> [TASK]: Quote the listing below from its first line through the line that holds "195L121 184L107 181L97", both ends included, copying every line without any change.

** start DATASET EXCERPTS **

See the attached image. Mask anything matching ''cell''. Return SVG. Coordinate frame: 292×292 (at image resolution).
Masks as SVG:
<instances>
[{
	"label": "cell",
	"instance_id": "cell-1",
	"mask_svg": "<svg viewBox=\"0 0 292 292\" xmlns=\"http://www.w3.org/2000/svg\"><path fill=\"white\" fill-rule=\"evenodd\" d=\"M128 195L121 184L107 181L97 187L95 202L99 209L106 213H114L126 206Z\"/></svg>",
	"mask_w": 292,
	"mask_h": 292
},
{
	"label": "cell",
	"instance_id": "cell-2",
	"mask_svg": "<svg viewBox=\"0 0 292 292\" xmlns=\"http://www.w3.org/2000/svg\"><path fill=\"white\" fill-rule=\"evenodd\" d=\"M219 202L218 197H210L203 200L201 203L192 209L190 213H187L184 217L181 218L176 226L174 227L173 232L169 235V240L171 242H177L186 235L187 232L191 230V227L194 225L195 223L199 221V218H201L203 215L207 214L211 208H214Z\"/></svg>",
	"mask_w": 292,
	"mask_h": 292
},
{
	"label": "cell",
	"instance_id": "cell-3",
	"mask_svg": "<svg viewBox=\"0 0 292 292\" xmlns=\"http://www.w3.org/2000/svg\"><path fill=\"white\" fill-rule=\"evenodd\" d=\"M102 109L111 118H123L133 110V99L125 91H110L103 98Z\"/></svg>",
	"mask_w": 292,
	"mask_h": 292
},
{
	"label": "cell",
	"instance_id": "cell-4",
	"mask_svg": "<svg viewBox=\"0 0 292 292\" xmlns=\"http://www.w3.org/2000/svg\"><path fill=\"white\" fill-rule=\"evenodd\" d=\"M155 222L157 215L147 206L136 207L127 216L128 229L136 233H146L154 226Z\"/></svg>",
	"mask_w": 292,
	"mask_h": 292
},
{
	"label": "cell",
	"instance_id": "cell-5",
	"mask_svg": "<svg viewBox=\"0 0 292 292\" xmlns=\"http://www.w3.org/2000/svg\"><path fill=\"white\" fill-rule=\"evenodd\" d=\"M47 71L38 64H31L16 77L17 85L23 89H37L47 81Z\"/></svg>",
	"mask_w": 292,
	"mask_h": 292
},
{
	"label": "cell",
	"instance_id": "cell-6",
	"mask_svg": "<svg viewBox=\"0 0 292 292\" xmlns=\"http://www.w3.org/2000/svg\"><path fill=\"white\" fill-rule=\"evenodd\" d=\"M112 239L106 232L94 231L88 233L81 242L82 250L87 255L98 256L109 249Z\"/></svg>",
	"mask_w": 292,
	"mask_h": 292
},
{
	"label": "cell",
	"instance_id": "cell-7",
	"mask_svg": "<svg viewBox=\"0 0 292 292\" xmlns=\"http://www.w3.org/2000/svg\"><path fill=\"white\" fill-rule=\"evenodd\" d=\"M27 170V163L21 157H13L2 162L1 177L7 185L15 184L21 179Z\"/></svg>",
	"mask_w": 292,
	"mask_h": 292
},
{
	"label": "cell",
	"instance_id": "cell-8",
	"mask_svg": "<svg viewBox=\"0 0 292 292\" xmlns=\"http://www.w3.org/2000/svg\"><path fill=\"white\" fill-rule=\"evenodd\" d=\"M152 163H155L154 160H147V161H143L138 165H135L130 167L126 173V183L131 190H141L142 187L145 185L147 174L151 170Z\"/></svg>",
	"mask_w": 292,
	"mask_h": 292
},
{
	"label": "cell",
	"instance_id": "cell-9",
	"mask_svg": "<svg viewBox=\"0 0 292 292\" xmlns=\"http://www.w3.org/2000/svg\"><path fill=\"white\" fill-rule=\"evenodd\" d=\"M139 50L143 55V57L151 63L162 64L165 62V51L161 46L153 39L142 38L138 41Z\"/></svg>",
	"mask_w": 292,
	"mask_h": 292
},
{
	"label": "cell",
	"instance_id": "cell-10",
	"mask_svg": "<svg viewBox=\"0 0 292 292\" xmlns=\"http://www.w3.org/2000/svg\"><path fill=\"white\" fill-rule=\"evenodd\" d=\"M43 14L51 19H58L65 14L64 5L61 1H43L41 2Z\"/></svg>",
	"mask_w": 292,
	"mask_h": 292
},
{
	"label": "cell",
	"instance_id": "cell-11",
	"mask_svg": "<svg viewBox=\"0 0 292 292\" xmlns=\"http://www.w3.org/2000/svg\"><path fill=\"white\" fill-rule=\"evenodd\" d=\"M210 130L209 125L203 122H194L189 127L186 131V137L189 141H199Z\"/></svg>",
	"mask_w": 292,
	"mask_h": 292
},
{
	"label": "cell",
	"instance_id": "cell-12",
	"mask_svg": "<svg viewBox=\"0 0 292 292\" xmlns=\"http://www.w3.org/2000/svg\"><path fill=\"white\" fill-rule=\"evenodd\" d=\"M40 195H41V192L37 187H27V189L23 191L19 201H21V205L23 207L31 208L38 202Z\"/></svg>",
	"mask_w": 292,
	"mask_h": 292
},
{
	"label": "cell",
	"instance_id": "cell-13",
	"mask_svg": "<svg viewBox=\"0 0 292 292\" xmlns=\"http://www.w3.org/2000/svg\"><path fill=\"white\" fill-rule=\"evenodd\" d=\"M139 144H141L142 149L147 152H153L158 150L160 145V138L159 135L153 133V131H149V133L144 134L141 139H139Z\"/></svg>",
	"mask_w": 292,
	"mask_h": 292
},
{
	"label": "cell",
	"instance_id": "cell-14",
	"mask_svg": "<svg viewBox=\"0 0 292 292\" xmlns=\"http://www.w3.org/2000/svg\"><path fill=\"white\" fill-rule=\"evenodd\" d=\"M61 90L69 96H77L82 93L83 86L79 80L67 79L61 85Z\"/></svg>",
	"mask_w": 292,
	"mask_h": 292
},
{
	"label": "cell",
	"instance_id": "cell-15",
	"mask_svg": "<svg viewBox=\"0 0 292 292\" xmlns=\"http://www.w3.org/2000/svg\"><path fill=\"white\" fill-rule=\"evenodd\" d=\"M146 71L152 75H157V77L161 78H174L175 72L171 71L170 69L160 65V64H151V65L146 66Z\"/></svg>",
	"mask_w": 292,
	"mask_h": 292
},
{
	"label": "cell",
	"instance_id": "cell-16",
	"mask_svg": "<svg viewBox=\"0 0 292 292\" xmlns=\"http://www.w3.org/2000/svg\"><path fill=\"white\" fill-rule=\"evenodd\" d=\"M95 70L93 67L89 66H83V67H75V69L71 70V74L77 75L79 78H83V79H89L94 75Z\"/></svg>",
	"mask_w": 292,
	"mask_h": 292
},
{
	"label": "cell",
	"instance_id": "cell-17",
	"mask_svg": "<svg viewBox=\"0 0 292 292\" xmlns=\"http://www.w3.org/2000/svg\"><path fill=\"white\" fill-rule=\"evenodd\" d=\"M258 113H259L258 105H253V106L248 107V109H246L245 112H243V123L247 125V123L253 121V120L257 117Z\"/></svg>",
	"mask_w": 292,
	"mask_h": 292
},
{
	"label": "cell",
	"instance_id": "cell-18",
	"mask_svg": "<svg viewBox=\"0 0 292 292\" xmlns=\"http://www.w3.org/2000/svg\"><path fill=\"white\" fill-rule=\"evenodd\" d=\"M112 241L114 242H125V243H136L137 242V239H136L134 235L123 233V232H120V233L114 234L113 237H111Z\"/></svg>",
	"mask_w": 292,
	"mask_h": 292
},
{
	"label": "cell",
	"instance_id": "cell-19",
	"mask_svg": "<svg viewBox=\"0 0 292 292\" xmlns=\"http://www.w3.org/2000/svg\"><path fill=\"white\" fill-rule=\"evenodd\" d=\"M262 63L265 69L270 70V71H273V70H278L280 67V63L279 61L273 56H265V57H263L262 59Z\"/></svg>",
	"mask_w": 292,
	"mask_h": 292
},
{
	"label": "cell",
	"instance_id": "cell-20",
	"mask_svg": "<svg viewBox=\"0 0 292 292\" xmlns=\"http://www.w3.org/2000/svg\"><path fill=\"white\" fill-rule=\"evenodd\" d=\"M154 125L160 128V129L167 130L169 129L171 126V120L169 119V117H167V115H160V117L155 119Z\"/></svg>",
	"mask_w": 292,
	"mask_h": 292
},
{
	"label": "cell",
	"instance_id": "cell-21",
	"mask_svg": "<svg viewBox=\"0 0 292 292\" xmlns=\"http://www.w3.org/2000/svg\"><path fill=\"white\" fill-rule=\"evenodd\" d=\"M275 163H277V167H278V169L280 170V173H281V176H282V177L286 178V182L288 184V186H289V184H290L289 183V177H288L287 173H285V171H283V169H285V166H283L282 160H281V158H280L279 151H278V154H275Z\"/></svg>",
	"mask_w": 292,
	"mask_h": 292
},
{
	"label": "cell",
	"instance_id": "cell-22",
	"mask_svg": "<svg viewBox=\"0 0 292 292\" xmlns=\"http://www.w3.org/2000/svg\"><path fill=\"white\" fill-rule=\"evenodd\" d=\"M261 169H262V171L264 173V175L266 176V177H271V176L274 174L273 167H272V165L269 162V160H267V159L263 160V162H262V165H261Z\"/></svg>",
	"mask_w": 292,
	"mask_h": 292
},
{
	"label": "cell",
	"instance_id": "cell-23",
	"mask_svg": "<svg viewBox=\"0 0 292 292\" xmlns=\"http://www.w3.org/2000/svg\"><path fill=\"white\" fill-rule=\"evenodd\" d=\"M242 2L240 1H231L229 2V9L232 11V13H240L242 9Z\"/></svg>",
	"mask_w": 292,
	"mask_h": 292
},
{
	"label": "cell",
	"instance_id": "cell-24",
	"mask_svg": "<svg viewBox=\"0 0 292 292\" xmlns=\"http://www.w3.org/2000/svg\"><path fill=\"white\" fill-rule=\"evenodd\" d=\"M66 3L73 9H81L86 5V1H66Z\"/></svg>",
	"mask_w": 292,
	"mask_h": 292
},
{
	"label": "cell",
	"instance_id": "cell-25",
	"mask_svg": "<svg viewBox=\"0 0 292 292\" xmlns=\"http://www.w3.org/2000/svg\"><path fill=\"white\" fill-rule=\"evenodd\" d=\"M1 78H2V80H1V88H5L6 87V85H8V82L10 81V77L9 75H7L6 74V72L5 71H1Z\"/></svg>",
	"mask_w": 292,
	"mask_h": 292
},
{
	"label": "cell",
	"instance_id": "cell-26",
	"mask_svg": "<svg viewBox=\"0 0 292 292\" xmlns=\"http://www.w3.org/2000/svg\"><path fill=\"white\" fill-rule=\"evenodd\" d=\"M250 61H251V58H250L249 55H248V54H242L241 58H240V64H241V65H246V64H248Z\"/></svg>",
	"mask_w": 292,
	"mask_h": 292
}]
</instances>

** end DATASET EXCERPTS **

> [WRITTEN REPLY]:
See the attached image. Mask anything matching ''cell''. Return SVG. Coordinate frame: 292×292 (at image resolution).
Masks as SVG:
<instances>
[{
	"label": "cell",
	"instance_id": "cell-1",
	"mask_svg": "<svg viewBox=\"0 0 292 292\" xmlns=\"http://www.w3.org/2000/svg\"><path fill=\"white\" fill-rule=\"evenodd\" d=\"M128 195L121 184L107 181L97 187L95 202L99 209L106 213H114L126 206Z\"/></svg>",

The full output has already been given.